Dubai With a crime rate of 1.5 per million trips in 2011, Dubai Metro has become one of the safest means of public transport in the world, surpassing world-renowned railways in the US and Europe, it was announced Thursday.
The Boston and Atlanta railways registered 7.6 crimes per million trips in 2011, followed by Chicago with 12.3 and London with 13. The crime rate on Dubai Metro saw a 61.43 per cent drop from 3.89 crimes per million trips in 2010, Lieutenant Colonel Mohammad Atiq Thani, Director of Dubai Police's Transport Security Department, said.
“We have never received a bomb report, but if we find any luggage left behind, we treat it as a security threat and take necessary procedures until it is proven clear, after which the luggage or items left behind are taken to the Lost and Found section”Tweet this
Speaking at a ceremony to honour distinguished employees and cooperating departments and establishments, Lt Col Thani said the four-year-old department now covers public buses and marine transport, as well as Dubai Metro.
Police made 862 arrests for small crimes committed on the Metro in 2011, and Ittihad Square topped the list of arrests with 134 followed by City Centre with 123, Rashidiya with 117, Karama with 51, Khalid Bin Al Waleed with 42 and Mall of the Emirates station with 40 arrests.

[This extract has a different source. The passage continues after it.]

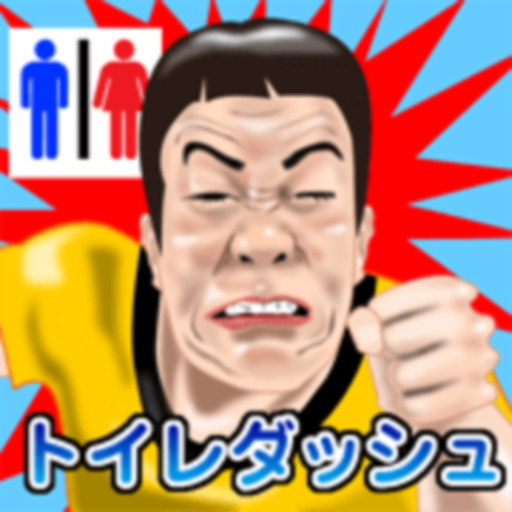 The patience dash app icon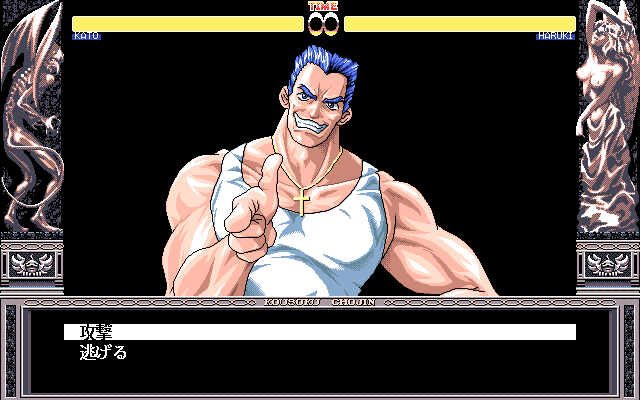 Kousoku Chojin (PC-98) screenshot: A fake "fight" - just select "attack"...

The highest number of arrests was made by Corporal Mariam Matar, a policewoman who arrested 43 people in 2011, Lt Col Thani said.
"Most cases are simple crimes like pick-pocketing and small thefts caught on the security cameras or reported by travellers," he said, adding that the Metro is being monitored by 4,700 cameras.
Other than thefts, the department deals with all kinds of offences and emergencies that may occur on public transport vehicles.
"We have many reports of people fainting or suffering from health problems while on the Metro, especially during peak hours and weekends when conditions are over crowded, and in such cases an ambulance is called immediately and supervisors are instructed on how to take immediate action," he said.
Cases of sexual harassment were very few and far between since the Metro started operations three-and-a-half years ago, and are also easy to track through the security cameras, which are linked to the operations room in Rashidiya. During its years of service, the department carried out seven drills on the Metro, including bomb drills.
"We have never received a bomb report, but if we find any luggage left behind, we treat it as a security threat and take necessary procedures until it is proven clear, after which the luggage or items left behind are taken to the Lost and Found section," he said.
With around 370,000 passengers using the Metro every day, Lt Col Thani said items left behind are not a rare occurrence.
"We deal with at least 30 to 40 cases every day," he added.